Here's a quick video I threw together for my home haunt. This is my second year so it's a bit modest, but as we all know these things grow over time. I made everything myself. Hope you enjoy it and I'd love to hear some opinions.


----------



## The Watcher (Sep 13, 2008)

Very nice. I really like your lights.


----------



## RoxyBlue (Oct 6, 2008)

Hey, we all start out modestly and then get inspired and more ambitious with each passing year. That's part of what makes it so fun.

Fun video - I like those skellies.


----------



## Scary Godmother (Oct 13, 2007)

Nice video! I like the green lighting, especially on the very creepy groundbreaker.:smileton:


----------



## bluebledthesea (Sep 18, 2007)

Thanks everyone. The lighting is my favorite part too.


----------



## GothicCandle (Mar 26, 2007)

Thats pretty good for your second year. We all start somewhere and your on your way to being great! I love the glowing box best!


----------



## kciaccio (Jul 27, 2007)

Good editing on the video!


----------



## remylass (Sep 18, 2008)

Fantastic ground breaker!


----------



## Lilly (Jun 13, 2006)

cool mossy breaker
nice lighting 
ground coffin looks cool with the fog


----------



## slightlymad (May 25, 2006)

Very nice work for a second year


----------



## Mobile Mayhem (Jul 4, 2007)

Very nice! Look forward to seeing what you add next year!


----------



## Lady Nyxie (Aug 30, 2006)

I liked every part of it. Thanks for sharing.


----------



## Horror off the Highway (Dec 20, 2008)

Let's see............

I loved your groundbreaker.
I loved loved your coffin with the lights and fog.
I loved loved loved the music in your vid.

What it pretty much comes down to.........

I loved it all! Great job for your second year!! I'm soo looking foward to what you have in store for next year!!


----------



## beelce (Jul 21, 2007)

Really nice job


----------



## Haunted Bayou (Feb 16, 2007)

Your yard isn't what I'd call modest but I think you are!

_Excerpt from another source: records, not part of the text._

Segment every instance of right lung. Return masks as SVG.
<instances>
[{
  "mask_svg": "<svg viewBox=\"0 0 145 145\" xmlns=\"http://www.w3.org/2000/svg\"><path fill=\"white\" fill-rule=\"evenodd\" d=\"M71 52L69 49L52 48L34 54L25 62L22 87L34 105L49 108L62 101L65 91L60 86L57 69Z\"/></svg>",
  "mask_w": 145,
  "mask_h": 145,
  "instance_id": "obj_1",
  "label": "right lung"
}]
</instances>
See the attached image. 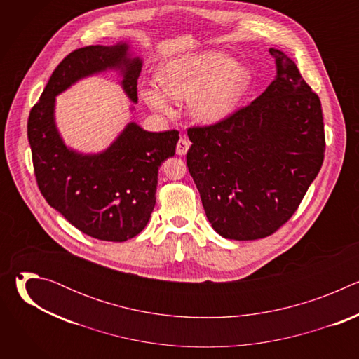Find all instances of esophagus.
<instances>
[{
	"instance_id": "34e87169",
	"label": "esophagus",
	"mask_w": 359,
	"mask_h": 359,
	"mask_svg": "<svg viewBox=\"0 0 359 359\" xmlns=\"http://www.w3.org/2000/svg\"><path fill=\"white\" fill-rule=\"evenodd\" d=\"M189 146H190V143H189L184 137H180L179 142H177V144H176V153H177V155H179V156L186 155V151H187Z\"/></svg>"
}]
</instances>
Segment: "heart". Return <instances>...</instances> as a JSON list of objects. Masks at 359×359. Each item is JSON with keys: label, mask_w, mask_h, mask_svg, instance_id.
Segmentation results:
<instances>
[{"label": "heart", "mask_w": 359, "mask_h": 359, "mask_svg": "<svg viewBox=\"0 0 359 359\" xmlns=\"http://www.w3.org/2000/svg\"><path fill=\"white\" fill-rule=\"evenodd\" d=\"M250 71L220 50L177 57L159 72L163 89L147 85L140 89L146 104L161 114H172L170 99L189 100L190 116L204 125L226 119L250 85Z\"/></svg>", "instance_id": "obj_1"}]
</instances>
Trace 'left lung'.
Segmentation results:
<instances>
[{
    "mask_svg": "<svg viewBox=\"0 0 359 359\" xmlns=\"http://www.w3.org/2000/svg\"><path fill=\"white\" fill-rule=\"evenodd\" d=\"M277 75L250 105L189 128L186 162L212 227L224 238L277 231L317 177L325 150L321 102L297 65L270 48Z\"/></svg>",
    "mask_w": 359,
    "mask_h": 359,
    "instance_id": "8db88e82",
    "label": "left lung"
}]
</instances>
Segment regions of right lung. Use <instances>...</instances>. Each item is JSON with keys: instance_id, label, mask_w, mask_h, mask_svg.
Wrapping results in <instances>:
<instances>
[{"instance_id": "add662e5", "label": "right lung", "mask_w": 359, "mask_h": 359, "mask_svg": "<svg viewBox=\"0 0 359 359\" xmlns=\"http://www.w3.org/2000/svg\"><path fill=\"white\" fill-rule=\"evenodd\" d=\"M109 69L119 71L122 89L136 104L142 60L129 54L126 42L79 48L55 68L31 109L28 142L49 206L93 238L126 241L150 219L159 168L175 156L179 132H147L130 122L104 151L85 155L68 147L55 125V97L79 79Z\"/></svg>"}]
</instances>
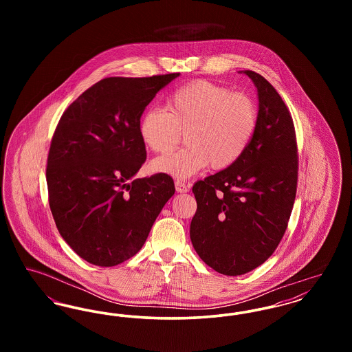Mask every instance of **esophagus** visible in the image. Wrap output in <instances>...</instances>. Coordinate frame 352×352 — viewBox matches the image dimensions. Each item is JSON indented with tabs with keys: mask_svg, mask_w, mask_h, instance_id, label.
<instances>
[{
	"mask_svg": "<svg viewBox=\"0 0 352 352\" xmlns=\"http://www.w3.org/2000/svg\"><path fill=\"white\" fill-rule=\"evenodd\" d=\"M175 190H177V192H187L188 187L184 182L178 179V181H175Z\"/></svg>",
	"mask_w": 352,
	"mask_h": 352,
	"instance_id": "34e87169",
	"label": "esophagus"
}]
</instances>
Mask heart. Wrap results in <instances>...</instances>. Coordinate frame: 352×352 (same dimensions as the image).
<instances>
[{
	"instance_id": "heart-1",
	"label": "heart",
	"mask_w": 352,
	"mask_h": 352,
	"mask_svg": "<svg viewBox=\"0 0 352 352\" xmlns=\"http://www.w3.org/2000/svg\"><path fill=\"white\" fill-rule=\"evenodd\" d=\"M256 102L226 85L195 80L174 91L166 109L149 108L138 122L141 141L158 154L173 151L184 132V149L155 158L154 173L188 178L211 165L224 170L234 165L251 144L257 128Z\"/></svg>"
}]
</instances>
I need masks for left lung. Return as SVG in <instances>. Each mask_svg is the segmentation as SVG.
Wrapping results in <instances>:
<instances>
[{
	"instance_id": "left-lung-1",
	"label": "left lung",
	"mask_w": 352,
	"mask_h": 352,
	"mask_svg": "<svg viewBox=\"0 0 352 352\" xmlns=\"http://www.w3.org/2000/svg\"><path fill=\"white\" fill-rule=\"evenodd\" d=\"M257 89L258 121L250 146L231 168L192 186L197 212L190 239L201 260L226 276L265 263L284 236L297 191L293 118L273 85L241 71Z\"/></svg>"
}]
</instances>
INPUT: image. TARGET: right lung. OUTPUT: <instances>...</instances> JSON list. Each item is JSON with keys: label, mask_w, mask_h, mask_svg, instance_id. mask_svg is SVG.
<instances>
[{"label": "right lung", "mask_w": 352, "mask_h": 352, "mask_svg": "<svg viewBox=\"0 0 352 352\" xmlns=\"http://www.w3.org/2000/svg\"><path fill=\"white\" fill-rule=\"evenodd\" d=\"M178 76L102 79L59 120L46 168L49 203L59 234L89 264L115 267L134 256L175 192L168 174L133 177L146 160L140 118Z\"/></svg>", "instance_id": "add662e5"}]
</instances>
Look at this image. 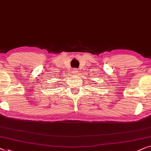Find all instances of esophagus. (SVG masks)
Instances as JSON below:
<instances>
[{
	"mask_svg": "<svg viewBox=\"0 0 151 151\" xmlns=\"http://www.w3.org/2000/svg\"><path fill=\"white\" fill-rule=\"evenodd\" d=\"M72 72H73V74H78V72H79V70L77 69H73V71Z\"/></svg>",
	"mask_w": 151,
	"mask_h": 151,
	"instance_id": "esophagus-1",
	"label": "esophagus"
}]
</instances>
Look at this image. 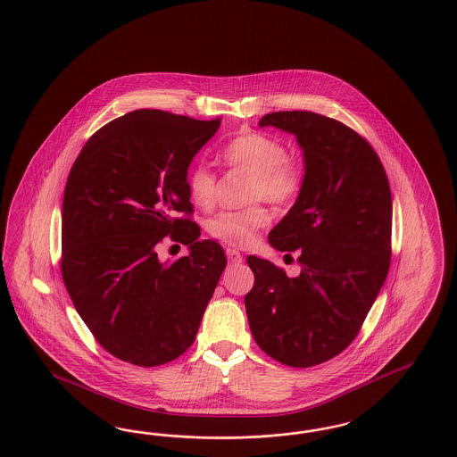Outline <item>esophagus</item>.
<instances>
[{"instance_id": "esophagus-1", "label": "esophagus", "mask_w": 457, "mask_h": 457, "mask_svg": "<svg viewBox=\"0 0 457 457\" xmlns=\"http://www.w3.org/2000/svg\"><path fill=\"white\" fill-rule=\"evenodd\" d=\"M226 255H228V260H229V263H241L243 262V255L237 252V250H235V248H228L226 250Z\"/></svg>"}]
</instances>
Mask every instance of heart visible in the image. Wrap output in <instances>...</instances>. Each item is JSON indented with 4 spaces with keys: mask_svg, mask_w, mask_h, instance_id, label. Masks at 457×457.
<instances>
[{
    "mask_svg": "<svg viewBox=\"0 0 457 457\" xmlns=\"http://www.w3.org/2000/svg\"><path fill=\"white\" fill-rule=\"evenodd\" d=\"M220 160L228 168L252 173L248 185L250 201H265L275 207H289L301 195L306 182L303 162L287 153L278 137L265 132H243L220 149ZM187 185L192 201L202 209L216 202L218 175L205 163L190 166ZM269 222L267 211L253 204L245 209L222 211L207 220V233L233 246L248 245L258 229Z\"/></svg>",
    "mask_w": 457,
    "mask_h": 457,
    "instance_id": "1",
    "label": "heart"
}]
</instances>
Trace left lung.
<instances>
[{
    "label": "left lung",
    "instance_id": "1",
    "mask_svg": "<svg viewBox=\"0 0 457 457\" xmlns=\"http://www.w3.org/2000/svg\"><path fill=\"white\" fill-rule=\"evenodd\" d=\"M263 126L293 132L304 151L301 195L269 235L278 252H299V277L248 256L246 294L258 347L277 362L312 367L355 340L391 262L393 201L383 163L359 132L308 110L272 112ZM291 255V253H289Z\"/></svg>",
    "mask_w": 457,
    "mask_h": 457
}]
</instances>
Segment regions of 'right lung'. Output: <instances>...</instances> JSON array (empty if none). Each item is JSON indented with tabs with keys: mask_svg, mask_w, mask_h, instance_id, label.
<instances>
[{
	"mask_svg": "<svg viewBox=\"0 0 457 457\" xmlns=\"http://www.w3.org/2000/svg\"><path fill=\"white\" fill-rule=\"evenodd\" d=\"M156 109L98 129L71 166L61 226V274L74 308L113 357L166 364L195 340L226 267L220 243L199 239L187 185L192 158L220 128ZM171 238L191 253L160 262Z\"/></svg>",
	"mask_w": 457,
	"mask_h": 457,
	"instance_id": "add662e5",
	"label": "right lung"
}]
</instances>
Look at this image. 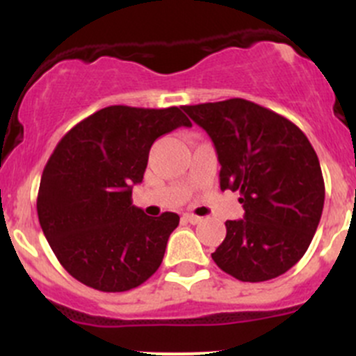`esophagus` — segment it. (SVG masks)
<instances>
[{
  "label": "esophagus",
  "mask_w": 356,
  "mask_h": 356,
  "mask_svg": "<svg viewBox=\"0 0 356 356\" xmlns=\"http://www.w3.org/2000/svg\"><path fill=\"white\" fill-rule=\"evenodd\" d=\"M184 220L189 222V224H200L201 222V217L195 213H184Z\"/></svg>",
  "instance_id": "esophagus-1"
}]
</instances>
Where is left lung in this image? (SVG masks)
<instances>
[{"mask_svg": "<svg viewBox=\"0 0 356 356\" xmlns=\"http://www.w3.org/2000/svg\"><path fill=\"white\" fill-rule=\"evenodd\" d=\"M182 110L213 141L220 189L239 191L245 208L243 220L225 222L211 258L243 282L279 277L301 260L322 217L325 186L314 146L288 118L243 98Z\"/></svg>", "mask_w": 356, "mask_h": 356, "instance_id": "obj_1", "label": "left lung"}]
</instances>
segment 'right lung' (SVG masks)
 I'll use <instances>...</instances> for the list:
<instances>
[{
    "label": "right lung",
    "mask_w": 356,
    "mask_h": 356,
    "mask_svg": "<svg viewBox=\"0 0 356 356\" xmlns=\"http://www.w3.org/2000/svg\"><path fill=\"white\" fill-rule=\"evenodd\" d=\"M191 120L177 106L113 105L70 129L49 156L38 193L42 232L62 267L92 289L122 293L148 281L163 260L179 215L148 217L132 204L149 148Z\"/></svg>",
    "instance_id": "1"
}]
</instances>
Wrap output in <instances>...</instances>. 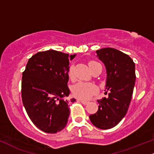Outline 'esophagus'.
I'll return each instance as SVG.
<instances>
[{
	"label": "esophagus",
	"instance_id": "obj_1",
	"mask_svg": "<svg viewBox=\"0 0 154 154\" xmlns=\"http://www.w3.org/2000/svg\"><path fill=\"white\" fill-rule=\"evenodd\" d=\"M79 101H80L81 103H83V105H87L88 103V101H86V100H78Z\"/></svg>",
	"mask_w": 154,
	"mask_h": 154
}]
</instances>
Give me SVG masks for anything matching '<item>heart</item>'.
<instances>
[{"mask_svg": "<svg viewBox=\"0 0 154 154\" xmlns=\"http://www.w3.org/2000/svg\"><path fill=\"white\" fill-rule=\"evenodd\" d=\"M98 63L94 60H90L88 62V66L91 71L95 66L98 65ZM68 75L70 79H73V68H70L68 71ZM72 94L74 97L79 98L81 100H88L92 97L97 91V88L94 83L79 82L72 87Z\"/></svg>", "mask_w": 154, "mask_h": 154, "instance_id": "heart-1", "label": "heart"}]
</instances>
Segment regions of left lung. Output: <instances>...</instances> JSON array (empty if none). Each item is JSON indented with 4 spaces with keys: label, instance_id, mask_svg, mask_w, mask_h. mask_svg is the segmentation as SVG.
I'll use <instances>...</instances> for the list:
<instances>
[{
    "label": "left lung",
    "instance_id": "obj_1",
    "mask_svg": "<svg viewBox=\"0 0 154 154\" xmlns=\"http://www.w3.org/2000/svg\"><path fill=\"white\" fill-rule=\"evenodd\" d=\"M106 66L107 98L98 100V111L89 118L95 126L109 129L116 126L128 111L136 81L135 63L128 55L112 48L96 51Z\"/></svg>",
    "mask_w": 154,
    "mask_h": 154
}]
</instances>
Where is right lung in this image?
I'll use <instances>...</instances> for the list:
<instances>
[{"instance_id":"right-lung-1","label":"right lung","mask_w":154,"mask_h":154,"mask_svg":"<svg viewBox=\"0 0 154 154\" xmlns=\"http://www.w3.org/2000/svg\"><path fill=\"white\" fill-rule=\"evenodd\" d=\"M75 56L54 50L38 52L29 58L23 72V103L32 122L43 132L56 134L67 124L68 66Z\"/></svg>"}]
</instances>
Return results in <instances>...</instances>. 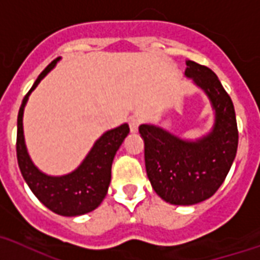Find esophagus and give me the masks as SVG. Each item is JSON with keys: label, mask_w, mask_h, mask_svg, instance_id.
Listing matches in <instances>:
<instances>
[{"label": "esophagus", "mask_w": 260, "mask_h": 260, "mask_svg": "<svg viewBox=\"0 0 260 260\" xmlns=\"http://www.w3.org/2000/svg\"><path fill=\"white\" fill-rule=\"evenodd\" d=\"M128 124H130V132L137 133L138 132V126H140V119L137 116H132L130 120H128Z\"/></svg>", "instance_id": "1"}]
</instances>
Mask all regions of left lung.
<instances>
[{"instance_id": "obj_1", "label": "left lung", "mask_w": 260, "mask_h": 260, "mask_svg": "<svg viewBox=\"0 0 260 260\" xmlns=\"http://www.w3.org/2000/svg\"><path fill=\"white\" fill-rule=\"evenodd\" d=\"M184 76L203 90L214 111L210 132L197 140H184L156 124H141L145 167L156 194L171 205L190 206L212 197L224 183L236 157L235 107L214 72L186 61Z\"/></svg>"}]
</instances>
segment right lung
I'll list each match as a JSON object with an SVG mask.
<instances>
[{"instance_id": "1", "label": "right lung", "mask_w": 260, "mask_h": 260, "mask_svg": "<svg viewBox=\"0 0 260 260\" xmlns=\"http://www.w3.org/2000/svg\"><path fill=\"white\" fill-rule=\"evenodd\" d=\"M61 57L54 59L36 78L34 85L23 99L17 116V162L24 180L35 194V197L59 216L76 217L92 212L106 198L108 186L111 182V167L118 149L128 136L130 128L127 123L108 130L103 134L90 148L81 164L72 172L61 176L44 174L34 164L29 157L25 138H24L23 116L24 108L29 94L35 89L48 72L59 62Z\"/></svg>"}]
</instances>
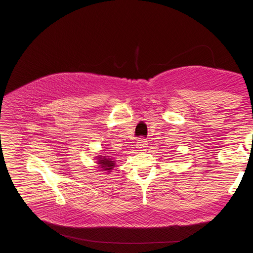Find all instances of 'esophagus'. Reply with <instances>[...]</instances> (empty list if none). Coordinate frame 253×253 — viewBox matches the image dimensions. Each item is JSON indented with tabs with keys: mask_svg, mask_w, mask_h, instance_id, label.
Instances as JSON below:
<instances>
[{
	"mask_svg": "<svg viewBox=\"0 0 253 253\" xmlns=\"http://www.w3.org/2000/svg\"><path fill=\"white\" fill-rule=\"evenodd\" d=\"M148 147V142L146 139H140L138 140L136 144V148H138L140 151H144Z\"/></svg>",
	"mask_w": 253,
	"mask_h": 253,
	"instance_id": "34e87169",
	"label": "esophagus"
}]
</instances>
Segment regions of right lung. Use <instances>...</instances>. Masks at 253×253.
<instances>
[{"instance_id": "obj_1", "label": "right lung", "mask_w": 253, "mask_h": 253, "mask_svg": "<svg viewBox=\"0 0 253 253\" xmlns=\"http://www.w3.org/2000/svg\"><path fill=\"white\" fill-rule=\"evenodd\" d=\"M96 159L98 167L101 169V171H106L107 174H109L111 170H113V168L115 167V161L109 156L98 155Z\"/></svg>"}]
</instances>
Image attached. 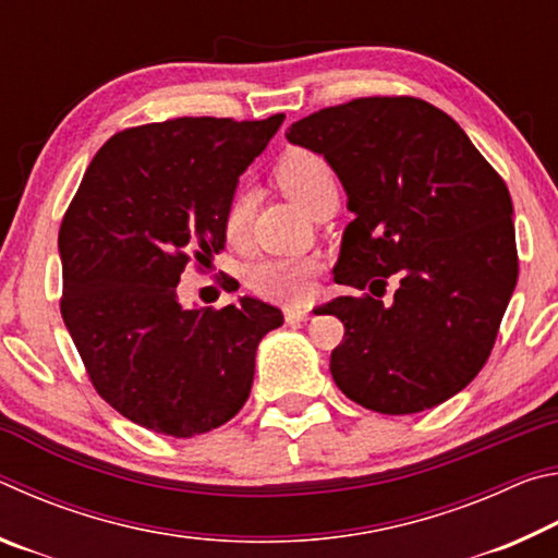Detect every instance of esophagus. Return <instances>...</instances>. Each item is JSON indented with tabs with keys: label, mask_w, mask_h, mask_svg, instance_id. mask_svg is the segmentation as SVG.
Here are the masks:
<instances>
[{
	"label": "esophagus",
	"mask_w": 558,
	"mask_h": 558,
	"mask_svg": "<svg viewBox=\"0 0 558 558\" xmlns=\"http://www.w3.org/2000/svg\"><path fill=\"white\" fill-rule=\"evenodd\" d=\"M307 319H310V310H307V307H300V305L286 307V323H288V325L307 323Z\"/></svg>",
	"instance_id": "34e87169"
}]
</instances>
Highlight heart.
Wrapping results in <instances>:
<instances>
[{
    "instance_id": "1",
    "label": "heart",
    "mask_w": 558,
    "mask_h": 558,
    "mask_svg": "<svg viewBox=\"0 0 558 558\" xmlns=\"http://www.w3.org/2000/svg\"><path fill=\"white\" fill-rule=\"evenodd\" d=\"M278 186L286 192L300 209L310 211L319 196L329 189H337L335 174L323 157L305 149H292L276 167ZM253 214V199L248 192H235L223 216V231L229 241H241L248 229ZM315 276V263L305 258H268L256 263L248 270V288L266 300L290 302L310 292Z\"/></svg>"
}]
</instances>
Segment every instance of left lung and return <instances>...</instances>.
I'll return each instance as SVG.
<instances>
[{
	"label": "left lung",
	"instance_id": "left-lung-1",
	"mask_svg": "<svg viewBox=\"0 0 558 558\" xmlns=\"http://www.w3.org/2000/svg\"><path fill=\"white\" fill-rule=\"evenodd\" d=\"M286 137L323 155L354 221L339 286L400 288L391 303L342 295L323 313L344 339L329 372L347 399L405 415L433 409L483 369L517 286L512 199L446 112L418 98H356L292 122ZM380 292L376 293L375 288Z\"/></svg>",
	"mask_w": 558,
	"mask_h": 558
}]
</instances>
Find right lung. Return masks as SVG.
<instances>
[{
	"label": "right lung",
	"instance_id": "right-lung-1",
	"mask_svg": "<svg viewBox=\"0 0 558 558\" xmlns=\"http://www.w3.org/2000/svg\"><path fill=\"white\" fill-rule=\"evenodd\" d=\"M286 116L177 118L112 135L88 165L59 231L61 315L96 391L147 430L192 438L243 409L256 349L278 307L239 298L189 310L192 258L226 243L239 177Z\"/></svg>",
	"mask_w": 558,
	"mask_h": 558
}]
</instances>
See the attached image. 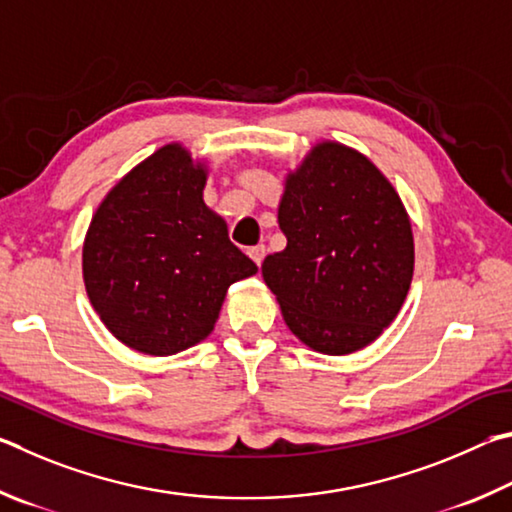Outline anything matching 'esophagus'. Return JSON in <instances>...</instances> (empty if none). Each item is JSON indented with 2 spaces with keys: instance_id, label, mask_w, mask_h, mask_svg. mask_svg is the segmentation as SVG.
<instances>
[{
  "instance_id": "34e87169",
  "label": "esophagus",
  "mask_w": 512,
  "mask_h": 512,
  "mask_svg": "<svg viewBox=\"0 0 512 512\" xmlns=\"http://www.w3.org/2000/svg\"><path fill=\"white\" fill-rule=\"evenodd\" d=\"M247 254H249V258H251V261H254L256 265H261V263H263V258H265V245H256V247H251V249L247 251Z\"/></svg>"
}]
</instances>
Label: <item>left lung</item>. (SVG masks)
<instances>
[{
    "label": "left lung",
    "instance_id": "8db88e82",
    "mask_svg": "<svg viewBox=\"0 0 512 512\" xmlns=\"http://www.w3.org/2000/svg\"><path fill=\"white\" fill-rule=\"evenodd\" d=\"M279 227L288 245L263 261L285 324L324 355L373 344L414 279V233L393 184L346 143L317 141L285 175Z\"/></svg>",
    "mask_w": 512,
    "mask_h": 512
}]
</instances>
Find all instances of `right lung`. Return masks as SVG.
<instances>
[{"instance_id": "1", "label": "right lung", "mask_w": 512, "mask_h": 512, "mask_svg": "<svg viewBox=\"0 0 512 512\" xmlns=\"http://www.w3.org/2000/svg\"><path fill=\"white\" fill-rule=\"evenodd\" d=\"M206 159L157 148L116 182L89 222L83 281L105 328L132 351L166 357L211 335L231 283L258 272L204 204Z\"/></svg>"}]
</instances>
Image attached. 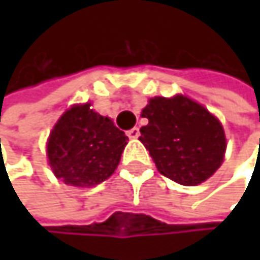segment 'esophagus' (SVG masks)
<instances>
[{
	"label": "esophagus",
	"instance_id": "1",
	"mask_svg": "<svg viewBox=\"0 0 260 260\" xmlns=\"http://www.w3.org/2000/svg\"><path fill=\"white\" fill-rule=\"evenodd\" d=\"M139 136H140V129L139 127H133V129H129V131H127L129 139H137Z\"/></svg>",
	"mask_w": 260,
	"mask_h": 260
}]
</instances>
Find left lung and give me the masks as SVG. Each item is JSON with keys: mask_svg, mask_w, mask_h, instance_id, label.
I'll use <instances>...</instances> for the list:
<instances>
[{"mask_svg": "<svg viewBox=\"0 0 260 260\" xmlns=\"http://www.w3.org/2000/svg\"><path fill=\"white\" fill-rule=\"evenodd\" d=\"M148 124L140 142L159 172L182 185H198L223 162L226 139L221 123L201 104L176 95L151 98L142 111Z\"/></svg>", "mask_w": 260, "mask_h": 260, "instance_id": "obj_1", "label": "left lung"}]
</instances>
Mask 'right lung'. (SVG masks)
Segmentation results:
<instances>
[{
  "mask_svg": "<svg viewBox=\"0 0 260 260\" xmlns=\"http://www.w3.org/2000/svg\"><path fill=\"white\" fill-rule=\"evenodd\" d=\"M127 137L90 104L67 111L48 140V159L54 175L68 185L93 187L111 176L120 162Z\"/></svg>",
  "mask_w": 260,
  "mask_h": 260,
  "instance_id": "right-lung-1",
  "label": "right lung"
}]
</instances>
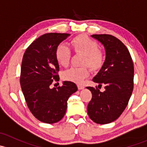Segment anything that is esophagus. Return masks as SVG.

I love the fog-lit coffin and all the lighting.

Great vid!







Can't wait to see what you do next!


----------



## Hauntiholik (May 17, 2006)

bluebledthesea - do you have a video that is still viewable? Your video was removed do to a copyright claim.


----------



## Dr Morbius (Sep 21, 2004)

Who would complain? Was there music in there that shouldn't be? That's the only reason I can think of. If so, what music? I would hate to use it and have my vids removed because of it. Maybe this is something we need to avoid?


----------



## Dark Angel 27 (Sep 11, 2008)

um the video isn't working anymore.


----------



## Bone Dancer (Oct 7, 2005)

I agree with Doc, who would complain? It's not like we are making money on this. Still would like to see the video even without sound.


----------



## lowdwnrob (Jul 2, 2008)

I want to see the video but I really want to see the coffin.


----------